REQUEST: Starting at the line containing "Is (85,346) farther" and ending at the final line of the rows, express those lines as a JSON list of strings, one string per line, leaving out blank lines.

===== AVAILABLE DATA =====

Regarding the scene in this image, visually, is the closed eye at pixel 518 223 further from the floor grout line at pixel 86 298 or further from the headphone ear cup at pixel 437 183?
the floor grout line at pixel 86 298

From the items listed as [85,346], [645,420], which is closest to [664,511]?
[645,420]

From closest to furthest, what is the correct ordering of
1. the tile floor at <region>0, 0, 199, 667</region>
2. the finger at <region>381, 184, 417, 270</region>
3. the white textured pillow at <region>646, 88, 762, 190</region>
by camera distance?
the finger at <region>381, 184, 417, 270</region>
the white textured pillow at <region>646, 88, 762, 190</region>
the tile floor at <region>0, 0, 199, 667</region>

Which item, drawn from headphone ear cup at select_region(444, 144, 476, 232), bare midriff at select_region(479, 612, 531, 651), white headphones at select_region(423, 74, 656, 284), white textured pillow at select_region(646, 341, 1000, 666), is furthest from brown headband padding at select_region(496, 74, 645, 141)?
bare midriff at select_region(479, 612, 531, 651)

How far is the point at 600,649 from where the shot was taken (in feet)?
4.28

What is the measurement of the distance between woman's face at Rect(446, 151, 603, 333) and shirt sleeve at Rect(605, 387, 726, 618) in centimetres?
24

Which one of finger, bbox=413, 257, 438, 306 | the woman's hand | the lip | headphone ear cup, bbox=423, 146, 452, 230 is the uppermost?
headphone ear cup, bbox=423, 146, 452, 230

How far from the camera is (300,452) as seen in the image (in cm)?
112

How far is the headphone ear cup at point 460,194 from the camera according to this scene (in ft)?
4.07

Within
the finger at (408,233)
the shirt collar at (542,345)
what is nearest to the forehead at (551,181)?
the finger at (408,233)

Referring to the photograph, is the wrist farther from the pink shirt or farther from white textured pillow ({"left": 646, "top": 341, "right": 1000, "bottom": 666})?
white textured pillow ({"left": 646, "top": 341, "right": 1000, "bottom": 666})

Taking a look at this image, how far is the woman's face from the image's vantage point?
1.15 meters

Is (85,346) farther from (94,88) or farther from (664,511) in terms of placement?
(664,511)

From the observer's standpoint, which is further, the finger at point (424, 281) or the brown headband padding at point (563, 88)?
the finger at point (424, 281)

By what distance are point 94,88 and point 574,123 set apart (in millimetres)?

=====

EXERCISE SOLUTION:
[
  "Is (85,346) farther from (94,88) or farther from (664,511) in terms of placement?",
  "(664,511)",
  "From the observer's standpoint, which is further, the finger at point (424, 281) or the brown headband padding at point (563, 88)?",
  "the finger at point (424, 281)",
  "By what distance are point 94,88 and point 574,123 set apart (in millimetres)?"
]